• What is needed: If an entry includes an image, drop the image and copy the rest verbatim.
:: The data ::
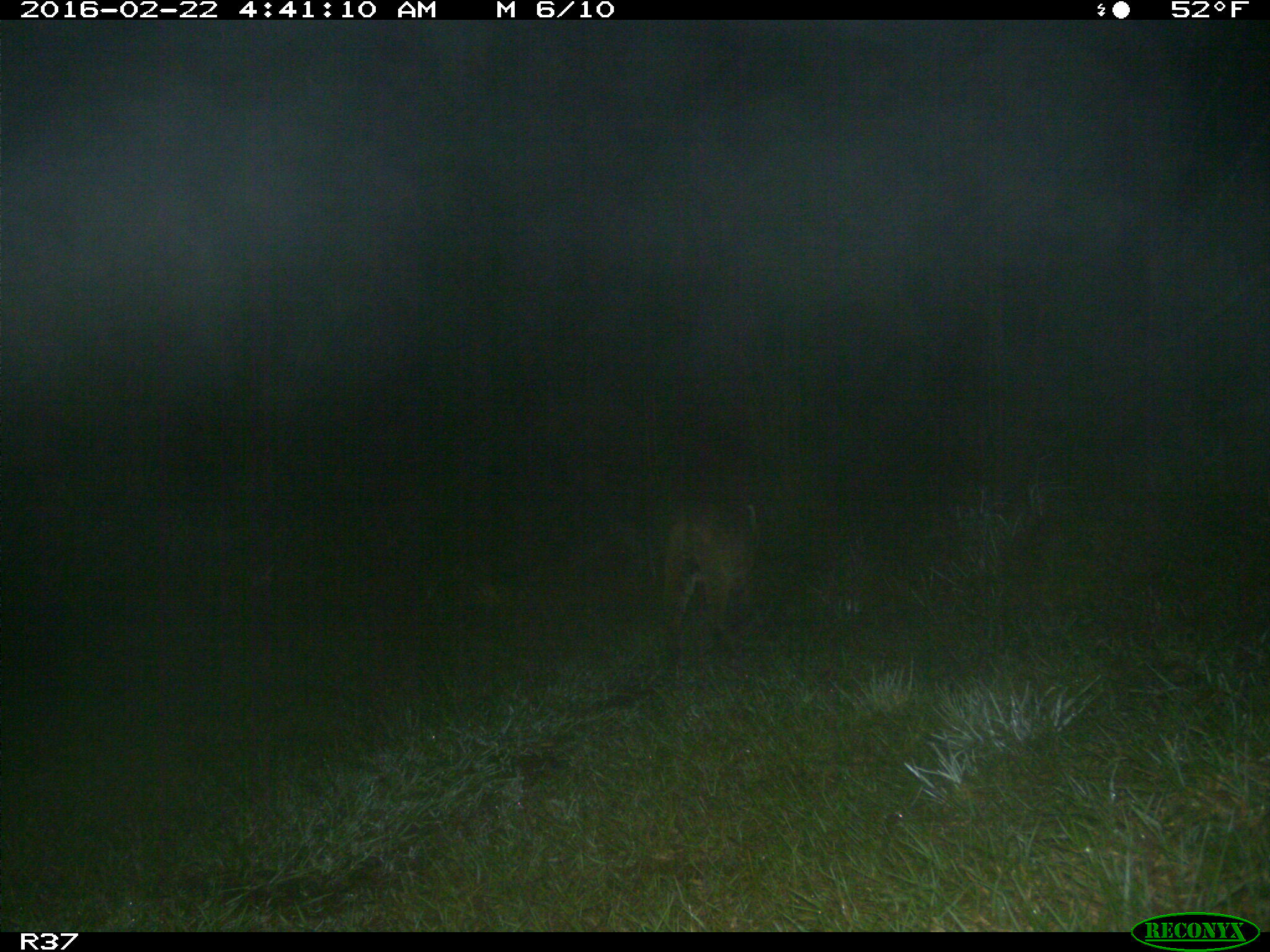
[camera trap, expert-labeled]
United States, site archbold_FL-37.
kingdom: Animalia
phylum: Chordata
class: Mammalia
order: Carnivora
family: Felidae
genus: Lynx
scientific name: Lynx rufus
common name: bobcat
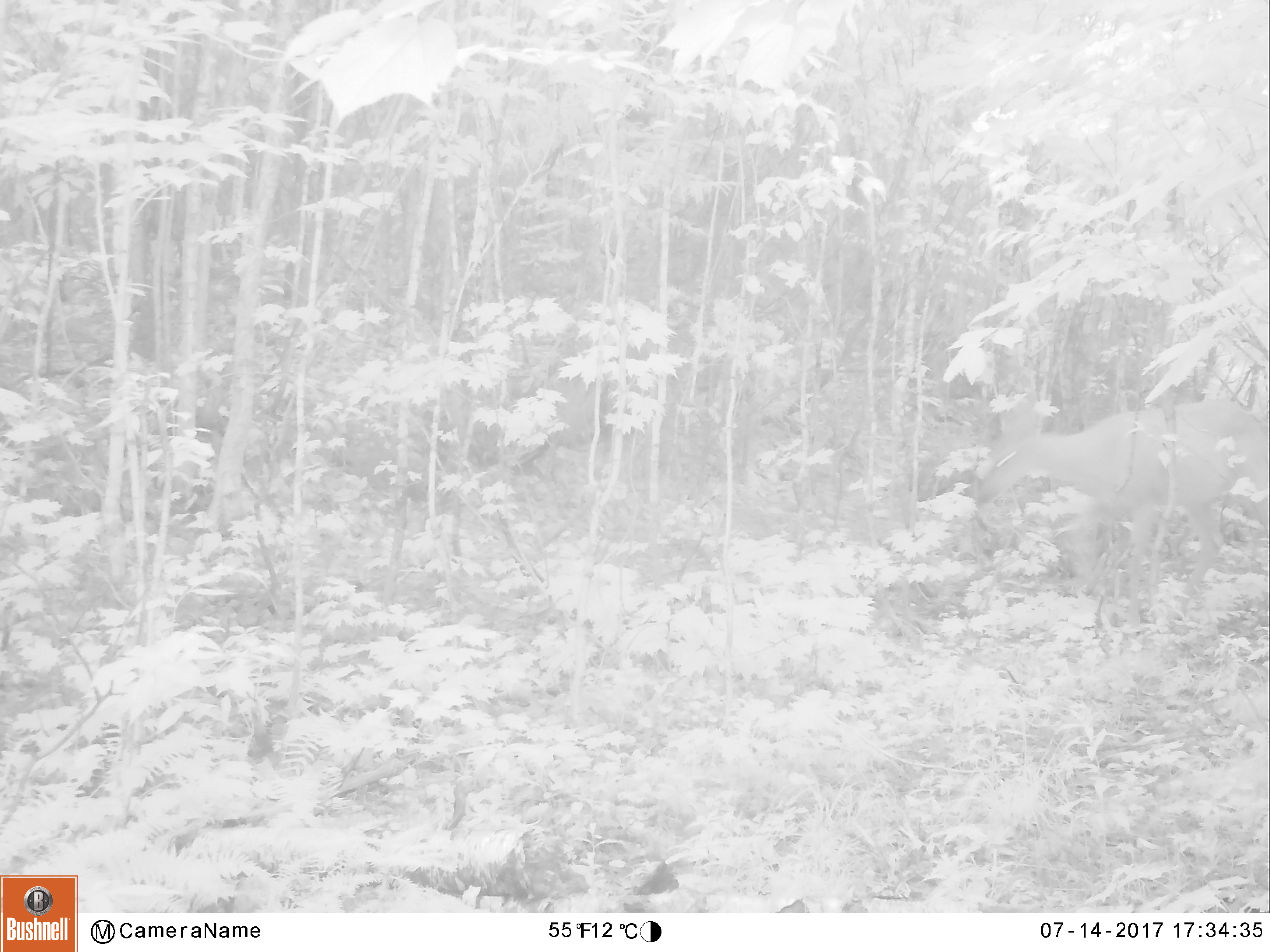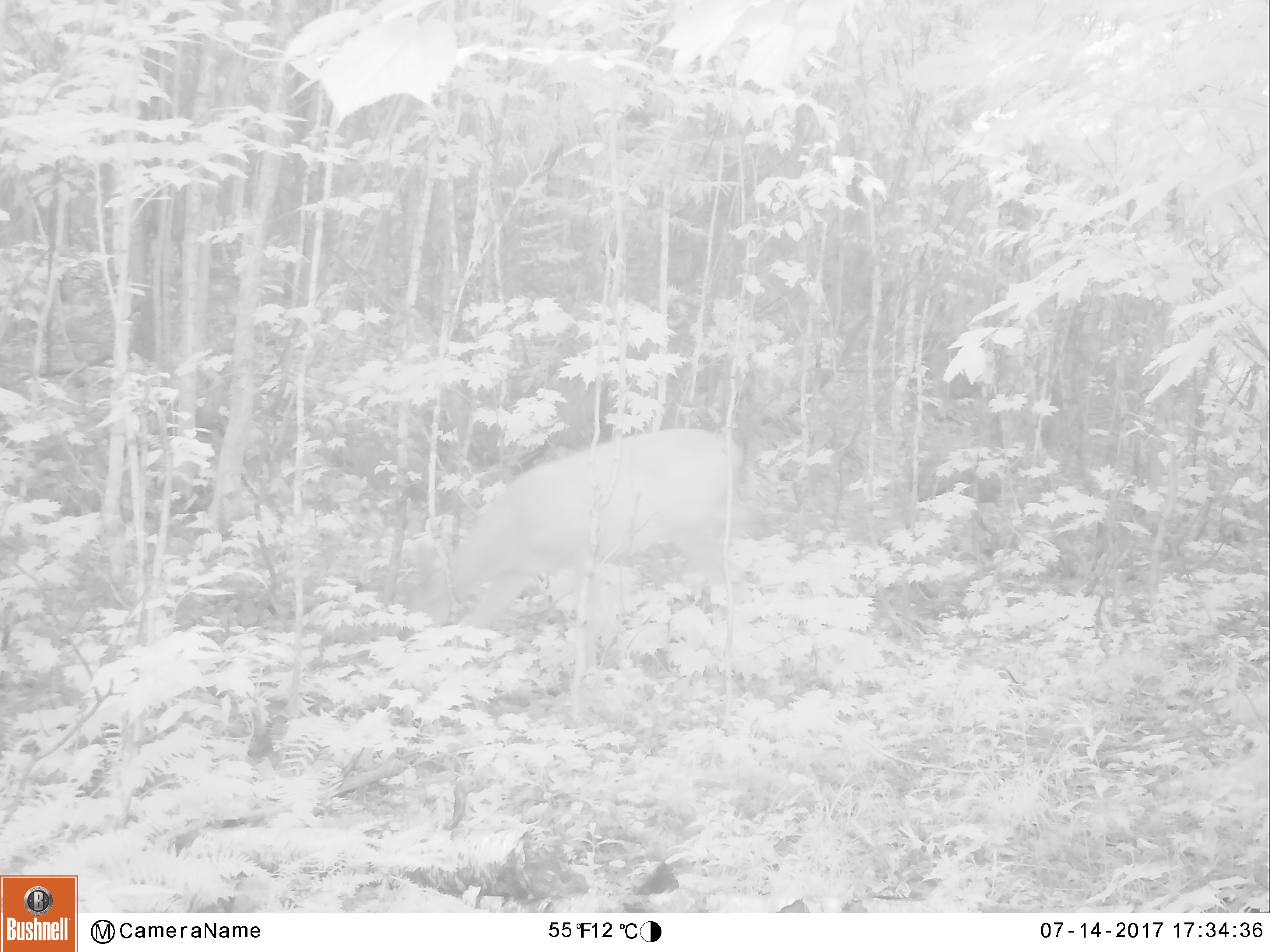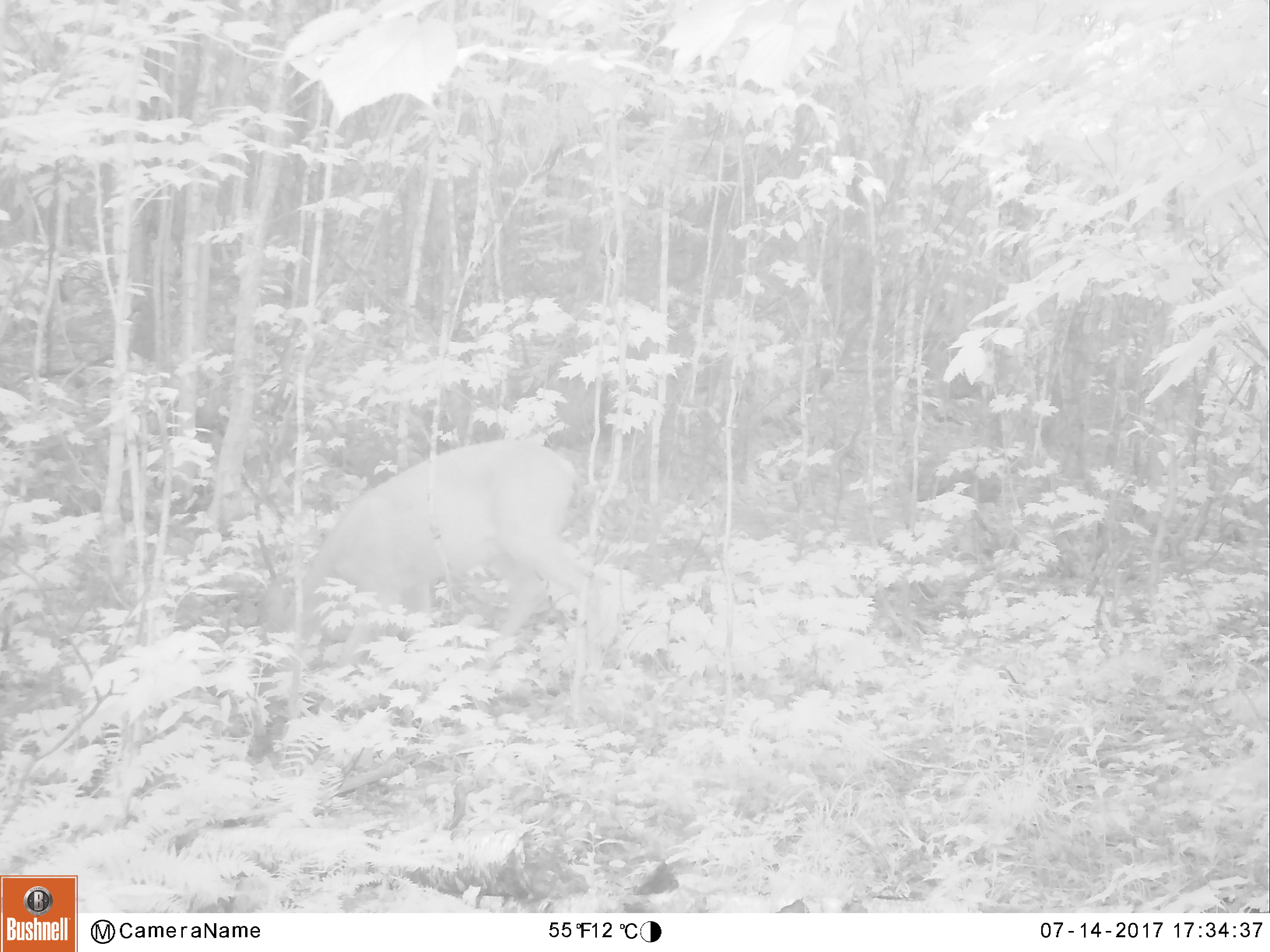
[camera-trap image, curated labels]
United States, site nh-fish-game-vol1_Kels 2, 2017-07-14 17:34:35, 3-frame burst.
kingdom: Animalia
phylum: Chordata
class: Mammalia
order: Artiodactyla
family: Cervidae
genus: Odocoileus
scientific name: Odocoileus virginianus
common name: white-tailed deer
:::
• Answer to the problem:
[camera trap, expert-labeled]
United States, site archbold_FL-37.
kingdom: Animalia
phylum: Chordata
class: Mammalia
order: Carnivora
family: Felidae
genus: Lynx
scientific name: Lynx rufus
common name: bobcat
[camera-trap image, curated labels]
United States, site nh-fish-game-vol1_Kels 2, 2017-07-14 17:34:35, 3-frame burst.
kingdom: Animalia
phylum: Chordata
class: Mammalia
order: Artiodactyla
family: Cervidae
genus: Odocoileus
scientific name: Odocoileus virginianus
common name: white-tailed deer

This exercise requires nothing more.